Queens like Miss Minnesota, Miss Minneapolis Aquatennial (known as Queen of the Lakes), Miss St. Paul Winter Carnival, Miss Duluth, the Duchess of Duluth and a host of other misses and near-misses from throughout the northern parts of Minnesota and Wisconsin.
It was from this cozy, warm, well-stocked room that I would cover the always-chilly if not downright cold parade. If memory serves, I did it for two or three years running. Nice work if you can get it.
That first time stands out though. I had never met a Miss Minnesota or Miss Minneapolis Aquatennial or miss anything before. This, it must be recalled, was the era when these queens and the contests that selected them – all the way up to Miss America, Miss USA and Miss Universe – were taken seriously.
Still single, I welcomed the opportunity to be in the midst of such a dazzling array of young queens, tiaras gleaming, satin gowns draped over, one suspects, long underwear. Who could say what might result? I employed my usual technique for impressing women of my generation: Stand against a wall and depend on my innate animal magnetism to draw them to me – you could call it the Elvis Effect.
And as might be expected, the result was that I met very few of them, and those I did meet showed zero interest in getting to know me better, even though my teenage acne had disappeared and my hairline was still strong. These queens seemed to be more interested in older – to me, old – men like mayors of various area cities, in town for the parade and WDSM’s hospitality, not to mention leering TV personalities.
Oh, but I go on. Only a few years later, after some time off (my parade reporting having given way to more serious stuff like professional wrestling), I found myself again attending the Christmas parade, this time as a spectator, now married and with children. That became an annual holiday ritual until the kids grew out of it, and so did we.

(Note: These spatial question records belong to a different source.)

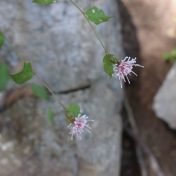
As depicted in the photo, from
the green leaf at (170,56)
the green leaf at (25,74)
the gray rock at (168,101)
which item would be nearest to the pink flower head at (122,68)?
the green leaf at (25,74)

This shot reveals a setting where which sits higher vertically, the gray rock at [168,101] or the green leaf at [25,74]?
the green leaf at [25,74]

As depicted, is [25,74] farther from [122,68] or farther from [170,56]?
[170,56]

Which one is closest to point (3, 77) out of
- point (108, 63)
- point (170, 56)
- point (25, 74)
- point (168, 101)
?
point (25, 74)

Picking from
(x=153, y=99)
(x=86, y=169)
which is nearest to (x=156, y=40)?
(x=153, y=99)

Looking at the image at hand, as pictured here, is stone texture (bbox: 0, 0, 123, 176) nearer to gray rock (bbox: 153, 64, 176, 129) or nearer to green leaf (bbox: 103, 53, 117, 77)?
gray rock (bbox: 153, 64, 176, 129)

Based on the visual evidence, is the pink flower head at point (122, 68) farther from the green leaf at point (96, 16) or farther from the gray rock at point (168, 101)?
the gray rock at point (168, 101)
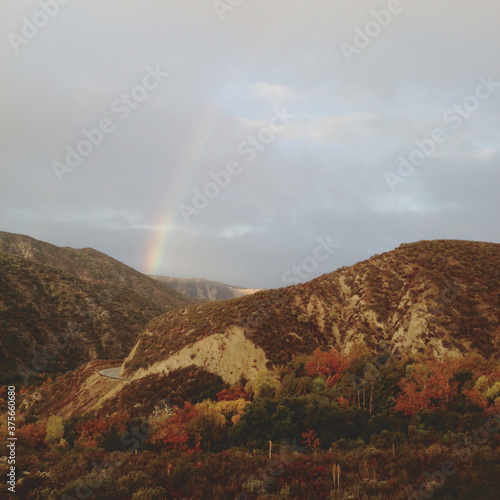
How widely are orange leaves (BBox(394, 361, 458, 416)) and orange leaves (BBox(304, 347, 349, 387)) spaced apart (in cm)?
619

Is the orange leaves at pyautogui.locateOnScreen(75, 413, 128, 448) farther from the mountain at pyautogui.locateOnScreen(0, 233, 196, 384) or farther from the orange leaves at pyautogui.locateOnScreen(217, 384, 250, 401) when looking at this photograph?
the mountain at pyautogui.locateOnScreen(0, 233, 196, 384)

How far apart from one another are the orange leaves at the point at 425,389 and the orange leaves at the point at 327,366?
6.19m

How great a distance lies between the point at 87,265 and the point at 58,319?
3305 inches

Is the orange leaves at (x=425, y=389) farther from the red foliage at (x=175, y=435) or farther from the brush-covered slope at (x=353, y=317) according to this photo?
the red foliage at (x=175, y=435)

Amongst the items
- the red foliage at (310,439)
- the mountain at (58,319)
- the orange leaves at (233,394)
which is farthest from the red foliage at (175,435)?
the mountain at (58,319)

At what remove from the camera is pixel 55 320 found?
7344cm

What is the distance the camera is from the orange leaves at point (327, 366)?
109 feet

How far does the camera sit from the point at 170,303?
146500 mm

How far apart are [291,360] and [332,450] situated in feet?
50.6

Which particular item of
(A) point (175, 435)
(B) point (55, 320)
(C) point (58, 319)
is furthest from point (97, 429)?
(C) point (58, 319)

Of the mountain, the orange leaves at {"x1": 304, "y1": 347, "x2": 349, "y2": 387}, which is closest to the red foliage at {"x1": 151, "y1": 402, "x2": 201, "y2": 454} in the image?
the orange leaves at {"x1": 304, "y1": 347, "x2": 349, "y2": 387}

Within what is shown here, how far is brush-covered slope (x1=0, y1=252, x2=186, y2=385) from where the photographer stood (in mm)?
63188

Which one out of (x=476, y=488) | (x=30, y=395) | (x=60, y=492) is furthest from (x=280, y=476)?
(x=30, y=395)

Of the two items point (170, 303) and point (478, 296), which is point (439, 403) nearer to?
point (478, 296)
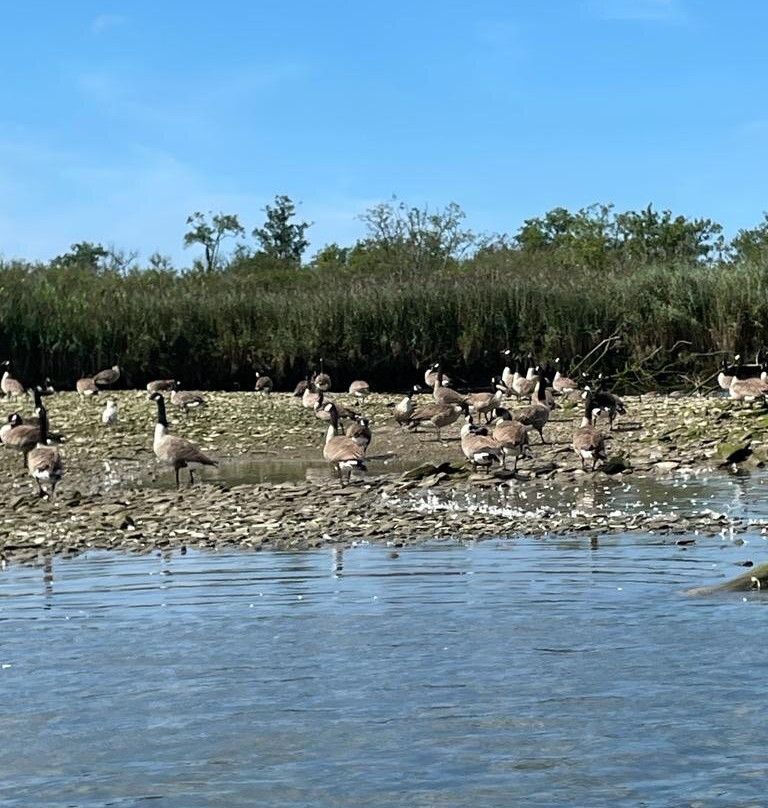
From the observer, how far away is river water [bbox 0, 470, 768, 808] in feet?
29.6

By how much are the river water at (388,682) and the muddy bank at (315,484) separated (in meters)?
1.80

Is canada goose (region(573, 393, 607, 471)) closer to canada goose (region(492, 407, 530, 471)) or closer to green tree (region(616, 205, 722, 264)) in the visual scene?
canada goose (region(492, 407, 530, 471))

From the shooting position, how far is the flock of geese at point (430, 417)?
23781 millimetres

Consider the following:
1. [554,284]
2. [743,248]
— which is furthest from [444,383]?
[743,248]

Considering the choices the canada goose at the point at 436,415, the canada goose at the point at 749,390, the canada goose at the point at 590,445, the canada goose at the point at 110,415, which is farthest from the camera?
the canada goose at the point at 110,415

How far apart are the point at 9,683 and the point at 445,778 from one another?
4.19 metres

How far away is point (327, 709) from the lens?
10656 millimetres

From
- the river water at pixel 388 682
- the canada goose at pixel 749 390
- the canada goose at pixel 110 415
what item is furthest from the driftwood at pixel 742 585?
the canada goose at pixel 110 415

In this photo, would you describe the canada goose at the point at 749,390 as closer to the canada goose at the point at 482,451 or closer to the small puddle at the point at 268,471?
the small puddle at the point at 268,471

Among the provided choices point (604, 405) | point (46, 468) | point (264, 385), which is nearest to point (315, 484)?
point (46, 468)

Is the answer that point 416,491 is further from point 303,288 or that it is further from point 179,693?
point 303,288

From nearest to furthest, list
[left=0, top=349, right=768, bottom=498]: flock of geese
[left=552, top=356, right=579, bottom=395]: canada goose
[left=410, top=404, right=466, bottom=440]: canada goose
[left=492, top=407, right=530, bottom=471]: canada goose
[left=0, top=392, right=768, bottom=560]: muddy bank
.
→ [left=0, top=392, right=768, bottom=560]: muddy bank, [left=0, top=349, right=768, bottom=498]: flock of geese, [left=492, top=407, right=530, bottom=471]: canada goose, [left=410, top=404, right=466, bottom=440]: canada goose, [left=552, top=356, right=579, bottom=395]: canada goose

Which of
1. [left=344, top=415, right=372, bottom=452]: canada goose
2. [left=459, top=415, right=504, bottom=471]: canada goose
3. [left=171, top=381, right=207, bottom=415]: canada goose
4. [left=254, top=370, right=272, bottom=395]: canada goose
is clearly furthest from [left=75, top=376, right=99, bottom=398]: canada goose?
[left=459, top=415, right=504, bottom=471]: canada goose

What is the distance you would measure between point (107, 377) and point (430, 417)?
1404 centimetres
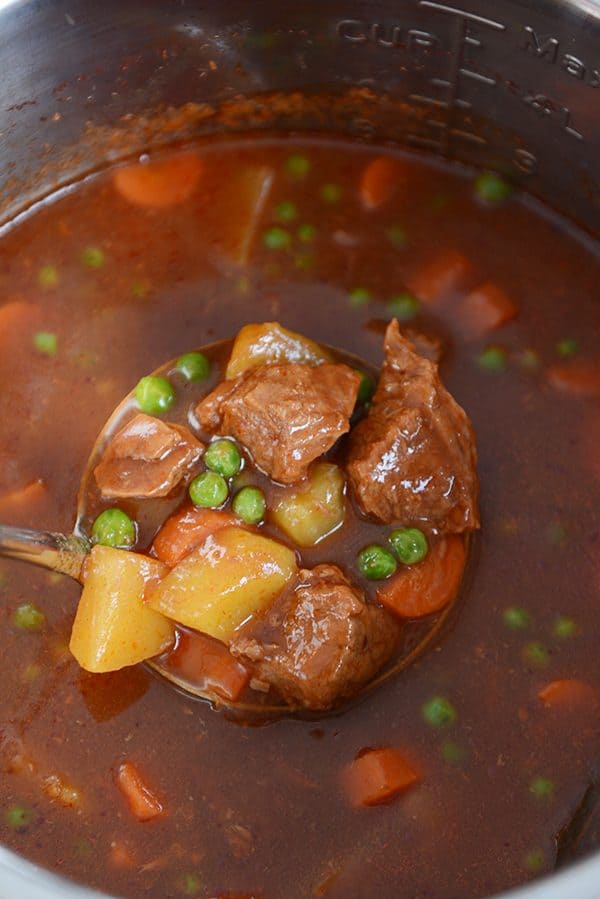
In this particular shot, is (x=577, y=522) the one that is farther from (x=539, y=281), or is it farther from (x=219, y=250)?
(x=219, y=250)

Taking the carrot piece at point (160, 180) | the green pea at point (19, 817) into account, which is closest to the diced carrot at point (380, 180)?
the carrot piece at point (160, 180)

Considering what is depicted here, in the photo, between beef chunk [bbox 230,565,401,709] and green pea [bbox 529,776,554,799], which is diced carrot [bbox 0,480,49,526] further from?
green pea [bbox 529,776,554,799]

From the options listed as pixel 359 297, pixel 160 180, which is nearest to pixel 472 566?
pixel 359 297

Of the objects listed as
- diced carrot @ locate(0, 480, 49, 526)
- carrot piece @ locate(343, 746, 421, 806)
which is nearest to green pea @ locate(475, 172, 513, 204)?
diced carrot @ locate(0, 480, 49, 526)

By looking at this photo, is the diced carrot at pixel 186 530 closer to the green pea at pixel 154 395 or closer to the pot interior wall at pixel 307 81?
the green pea at pixel 154 395

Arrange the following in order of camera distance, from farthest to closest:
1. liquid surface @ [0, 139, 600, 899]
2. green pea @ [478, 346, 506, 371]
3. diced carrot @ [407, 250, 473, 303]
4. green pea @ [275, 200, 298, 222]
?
1. green pea @ [275, 200, 298, 222]
2. diced carrot @ [407, 250, 473, 303]
3. green pea @ [478, 346, 506, 371]
4. liquid surface @ [0, 139, 600, 899]

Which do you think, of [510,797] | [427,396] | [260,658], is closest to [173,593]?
[260,658]

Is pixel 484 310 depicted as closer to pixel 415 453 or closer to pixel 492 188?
pixel 492 188

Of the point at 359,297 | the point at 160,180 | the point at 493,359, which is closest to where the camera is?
the point at 493,359
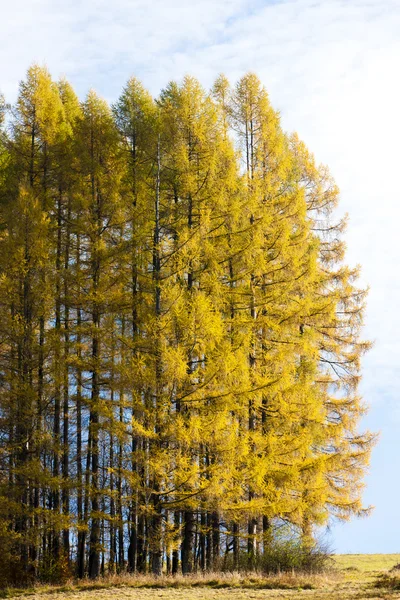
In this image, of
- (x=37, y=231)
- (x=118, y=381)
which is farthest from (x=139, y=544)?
(x=37, y=231)

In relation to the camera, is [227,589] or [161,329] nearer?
[227,589]

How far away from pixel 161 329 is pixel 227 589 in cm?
606

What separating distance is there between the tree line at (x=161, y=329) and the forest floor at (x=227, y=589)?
1603mm

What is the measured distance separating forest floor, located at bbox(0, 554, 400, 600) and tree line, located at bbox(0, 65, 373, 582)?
5.26 ft

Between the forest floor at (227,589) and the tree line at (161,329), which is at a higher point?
the tree line at (161,329)

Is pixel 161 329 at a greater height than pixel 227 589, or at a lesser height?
greater

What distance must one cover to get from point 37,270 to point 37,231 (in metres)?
1.06

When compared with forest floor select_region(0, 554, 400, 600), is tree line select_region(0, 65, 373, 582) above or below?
above

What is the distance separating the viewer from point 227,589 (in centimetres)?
1563

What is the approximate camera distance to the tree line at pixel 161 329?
18.7 m

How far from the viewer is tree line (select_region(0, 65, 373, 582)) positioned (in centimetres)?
1869

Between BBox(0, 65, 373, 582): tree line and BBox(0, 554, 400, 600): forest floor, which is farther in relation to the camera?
BBox(0, 65, 373, 582): tree line

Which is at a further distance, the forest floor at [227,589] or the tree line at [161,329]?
the tree line at [161,329]

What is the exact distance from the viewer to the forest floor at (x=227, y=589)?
1419 centimetres
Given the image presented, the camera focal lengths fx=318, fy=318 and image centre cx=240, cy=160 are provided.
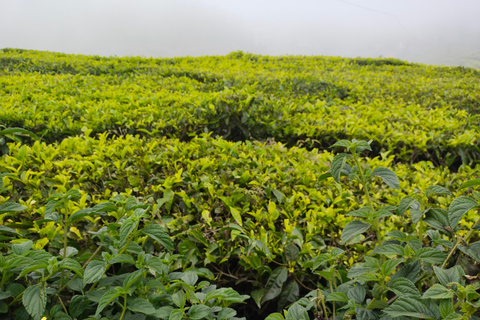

But hold it. What seems like only a few years of taking the parade off, there we were again a few years ago, shepherding grandchildren through the throngs lining Superior Street on parade night.
We’ll be there again this Friday night, watching the bright eyes of the grandkids and the marching by of still another generation of area young people worried about being cold (at least their parents are), the brass players in high school bands concerned that their lips are going to stick to their instruments, but not those of their boyfriends and girlfriends. It never changes.
God save the queens – from freezing to death.